Stability of bifurcating solutions for the Ginzburg-Landau equations

This paper is concerned with superconducting solutions of the Ginzburg-Landau equations for a film. We study the structure and the stability of the bifurcating solutions starting from normal solutions as functions of the parameters (kappa, d), where d is the thickness of the film and kappa is the Ginzburg-Landau parameter characterizing the material. Although kappa and d play independent roles in the determination of these properties, we will exhibit the dominant role taken up by the product nd in the existence and uniqueness of bifurcating solutions as much as in their stability.

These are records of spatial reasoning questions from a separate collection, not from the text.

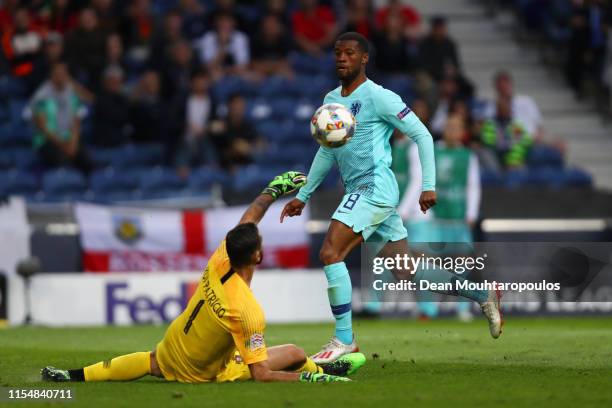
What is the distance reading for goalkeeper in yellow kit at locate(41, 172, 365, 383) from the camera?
842 cm

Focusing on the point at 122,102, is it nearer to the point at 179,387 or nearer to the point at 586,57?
the point at 586,57

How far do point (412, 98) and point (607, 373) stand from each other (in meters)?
10.6

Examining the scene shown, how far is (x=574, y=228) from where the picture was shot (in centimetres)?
1714

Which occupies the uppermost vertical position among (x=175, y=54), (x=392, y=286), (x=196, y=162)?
(x=175, y=54)

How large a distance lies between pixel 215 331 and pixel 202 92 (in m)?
10.4

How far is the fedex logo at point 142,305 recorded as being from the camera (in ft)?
53.0

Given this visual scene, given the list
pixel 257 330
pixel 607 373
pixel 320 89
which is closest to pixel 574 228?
pixel 320 89

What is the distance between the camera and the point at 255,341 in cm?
841

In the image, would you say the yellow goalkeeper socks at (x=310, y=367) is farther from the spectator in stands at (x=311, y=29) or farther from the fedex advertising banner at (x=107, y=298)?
the spectator in stands at (x=311, y=29)

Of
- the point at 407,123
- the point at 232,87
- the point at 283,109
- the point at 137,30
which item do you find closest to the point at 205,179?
the point at 283,109

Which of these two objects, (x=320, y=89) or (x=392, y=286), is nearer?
(x=392, y=286)

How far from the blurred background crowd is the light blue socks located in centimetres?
747

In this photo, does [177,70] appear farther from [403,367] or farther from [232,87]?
[403,367]

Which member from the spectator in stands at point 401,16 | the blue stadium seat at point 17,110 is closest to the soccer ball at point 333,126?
the blue stadium seat at point 17,110
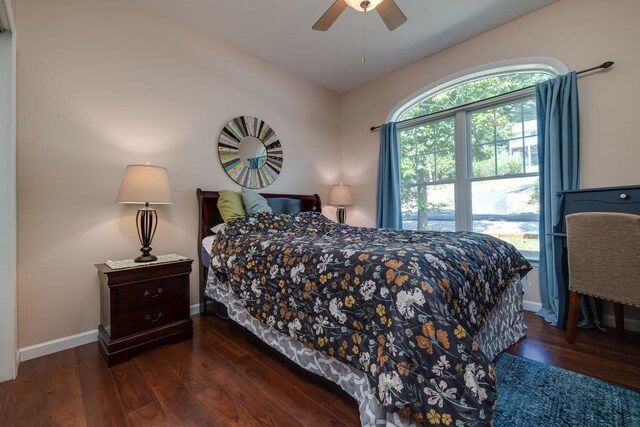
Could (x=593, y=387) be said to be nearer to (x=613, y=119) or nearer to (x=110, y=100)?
(x=613, y=119)

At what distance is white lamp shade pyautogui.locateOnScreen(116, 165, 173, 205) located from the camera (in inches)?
73.7

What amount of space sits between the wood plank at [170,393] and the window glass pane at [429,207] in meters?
3.02

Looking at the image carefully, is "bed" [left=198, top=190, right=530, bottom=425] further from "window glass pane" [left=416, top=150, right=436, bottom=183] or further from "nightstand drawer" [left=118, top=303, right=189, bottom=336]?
Answer: "window glass pane" [left=416, top=150, right=436, bottom=183]

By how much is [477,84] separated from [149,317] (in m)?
3.92

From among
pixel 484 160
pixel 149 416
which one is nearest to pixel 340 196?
pixel 484 160

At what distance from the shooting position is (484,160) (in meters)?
2.98

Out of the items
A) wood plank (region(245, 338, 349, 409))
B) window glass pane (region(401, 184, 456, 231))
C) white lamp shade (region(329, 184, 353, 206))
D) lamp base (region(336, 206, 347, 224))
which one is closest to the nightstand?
wood plank (region(245, 338, 349, 409))

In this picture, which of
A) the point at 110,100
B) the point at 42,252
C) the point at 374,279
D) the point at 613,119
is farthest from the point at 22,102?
the point at 613,119

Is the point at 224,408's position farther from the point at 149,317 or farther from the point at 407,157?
the point at 407,157

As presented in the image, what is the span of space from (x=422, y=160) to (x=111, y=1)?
351cm

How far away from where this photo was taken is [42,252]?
1875mm

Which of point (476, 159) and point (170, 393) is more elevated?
point (476, 159)

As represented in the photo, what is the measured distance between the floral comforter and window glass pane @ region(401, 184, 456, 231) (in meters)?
1.44

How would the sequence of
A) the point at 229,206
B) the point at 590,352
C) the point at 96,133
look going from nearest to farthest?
the point at 590,352
the point at 96,133
the point at 229,206
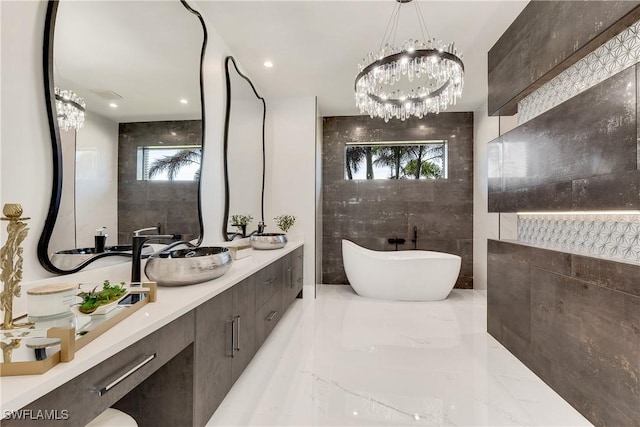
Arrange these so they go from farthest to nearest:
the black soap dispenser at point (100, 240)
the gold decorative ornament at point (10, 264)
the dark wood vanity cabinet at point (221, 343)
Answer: the black soap dispenser at point (100, 240), the dark wood vanity cabinet at point (221, 343), the gold decorative ornament at point (10, 264)

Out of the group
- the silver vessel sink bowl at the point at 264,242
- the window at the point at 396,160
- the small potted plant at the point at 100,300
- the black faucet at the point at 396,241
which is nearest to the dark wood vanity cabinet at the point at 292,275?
the silver vessel sink bowl at the point at 264,242

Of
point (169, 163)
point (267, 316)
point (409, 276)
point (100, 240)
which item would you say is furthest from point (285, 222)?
point (100, 240)

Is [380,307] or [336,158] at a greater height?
[336,158]

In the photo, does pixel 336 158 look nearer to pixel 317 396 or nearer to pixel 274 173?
pixel 274 173

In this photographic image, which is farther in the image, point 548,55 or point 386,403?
point 548,55

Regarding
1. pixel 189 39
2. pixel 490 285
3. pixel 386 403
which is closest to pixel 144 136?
pixel 189 39

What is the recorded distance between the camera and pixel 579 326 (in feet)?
5.79

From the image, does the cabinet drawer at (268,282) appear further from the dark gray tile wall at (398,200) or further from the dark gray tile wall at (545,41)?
the dark gray tile wall at (545,41)

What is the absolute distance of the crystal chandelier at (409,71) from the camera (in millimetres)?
2359

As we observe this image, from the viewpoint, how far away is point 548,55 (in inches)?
82.0

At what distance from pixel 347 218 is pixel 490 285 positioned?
102 inches

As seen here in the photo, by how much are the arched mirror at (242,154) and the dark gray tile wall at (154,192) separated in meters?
0.65

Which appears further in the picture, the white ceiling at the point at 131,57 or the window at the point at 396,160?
the window at the point at 396,160

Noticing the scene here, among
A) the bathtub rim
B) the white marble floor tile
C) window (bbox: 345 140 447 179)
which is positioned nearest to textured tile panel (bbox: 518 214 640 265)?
the white marble floor tile
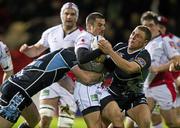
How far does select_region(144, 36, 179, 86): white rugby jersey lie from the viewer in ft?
37.8

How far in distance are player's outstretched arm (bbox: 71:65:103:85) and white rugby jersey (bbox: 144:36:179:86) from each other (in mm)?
2495

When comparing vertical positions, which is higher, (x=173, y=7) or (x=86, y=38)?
(x=86, y=38)

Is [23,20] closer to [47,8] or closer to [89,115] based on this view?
[47,8]

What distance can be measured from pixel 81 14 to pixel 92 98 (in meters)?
9.14

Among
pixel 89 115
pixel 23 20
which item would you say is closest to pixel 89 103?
pixel 89 115

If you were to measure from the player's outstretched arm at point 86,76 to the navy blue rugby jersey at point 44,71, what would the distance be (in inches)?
4.2

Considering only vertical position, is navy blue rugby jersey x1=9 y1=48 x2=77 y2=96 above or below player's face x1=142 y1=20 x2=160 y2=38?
above

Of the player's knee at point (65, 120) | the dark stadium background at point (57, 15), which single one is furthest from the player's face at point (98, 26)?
the dark stadium background at point (57, 15)

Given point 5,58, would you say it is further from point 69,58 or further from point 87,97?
point 87,97

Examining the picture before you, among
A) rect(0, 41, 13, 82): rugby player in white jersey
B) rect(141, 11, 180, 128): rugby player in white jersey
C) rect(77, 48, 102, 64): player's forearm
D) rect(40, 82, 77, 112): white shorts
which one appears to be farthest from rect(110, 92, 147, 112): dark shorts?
rect(141, 11, 180, 128): rugby player in white jersey

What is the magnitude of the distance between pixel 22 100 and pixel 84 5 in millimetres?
9708

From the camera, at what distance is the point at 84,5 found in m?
18.2

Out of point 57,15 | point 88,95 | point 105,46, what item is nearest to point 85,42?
point 105,46

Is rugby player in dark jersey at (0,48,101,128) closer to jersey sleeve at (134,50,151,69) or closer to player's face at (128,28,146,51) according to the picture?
jersey sleeve at (134,50,151,69)
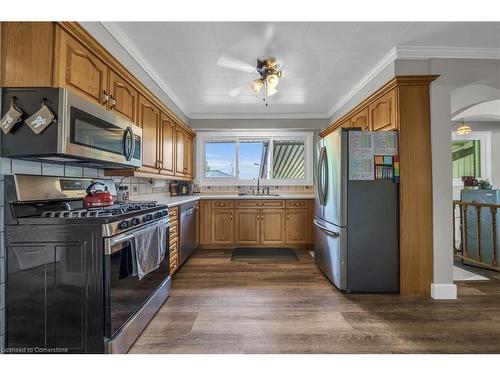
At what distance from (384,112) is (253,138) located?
2.59m

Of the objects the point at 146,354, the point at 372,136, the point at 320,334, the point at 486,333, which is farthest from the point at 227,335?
the point at 372,136

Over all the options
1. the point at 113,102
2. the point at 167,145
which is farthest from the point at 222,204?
the point at 113,102

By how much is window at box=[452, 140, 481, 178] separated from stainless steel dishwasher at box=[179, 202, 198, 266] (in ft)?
17.0

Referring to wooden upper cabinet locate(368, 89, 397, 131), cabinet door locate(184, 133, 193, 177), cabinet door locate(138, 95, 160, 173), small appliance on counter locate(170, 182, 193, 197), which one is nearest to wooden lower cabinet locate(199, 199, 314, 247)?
small appliance on counter locate(170, 182, 193, 197)

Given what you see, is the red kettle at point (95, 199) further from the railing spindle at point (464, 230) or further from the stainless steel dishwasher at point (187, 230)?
the railing spindle at point (464, 230)

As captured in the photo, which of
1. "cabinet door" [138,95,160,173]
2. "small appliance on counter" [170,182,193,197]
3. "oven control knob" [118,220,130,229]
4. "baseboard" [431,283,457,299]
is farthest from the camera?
"small appliance on counter" [170,182,193,197]

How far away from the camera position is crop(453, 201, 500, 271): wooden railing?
3160 millimetres

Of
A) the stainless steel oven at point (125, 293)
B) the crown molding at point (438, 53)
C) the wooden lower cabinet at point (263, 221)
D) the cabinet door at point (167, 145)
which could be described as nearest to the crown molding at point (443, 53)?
the crown molding at point (438, 53)

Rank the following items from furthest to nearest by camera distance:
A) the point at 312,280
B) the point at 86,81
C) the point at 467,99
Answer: the point at 467,99, the point at 312,280, the point at 86,81

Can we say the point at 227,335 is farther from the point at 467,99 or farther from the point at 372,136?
the point at 467,99

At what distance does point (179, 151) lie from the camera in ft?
12.4

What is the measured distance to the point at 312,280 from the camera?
2.79 m

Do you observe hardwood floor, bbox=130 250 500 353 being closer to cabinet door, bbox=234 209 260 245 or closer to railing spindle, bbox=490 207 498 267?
railing spindle, bbox=490 207 498 267

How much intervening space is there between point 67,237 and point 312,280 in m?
2.37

Using the semi-classical analysis developed in our previous papers for getting the existence of asymmetric solutions and asymptotics for the supercooling field, we prove in particular that the symmetric bifurcating solutions are stable for (kappa, d) such that kappa d is small and d less than or equal to root 5 - eta (for any eta > 0) and unstable for (kappa, d) such that kappa d is large. We also show the existence of an explicit critical value Sigma(0) such that, for kappa less than or equal to Sigma(0) - eta and kappa d large, the asymmetric solutions are unstable, while, for kappa greater than or equal to Sigma(0) + eta and kappa d large, the asymmetric solutions are stable. Finally, we also analyze the symmetric problem which leads to other stability results.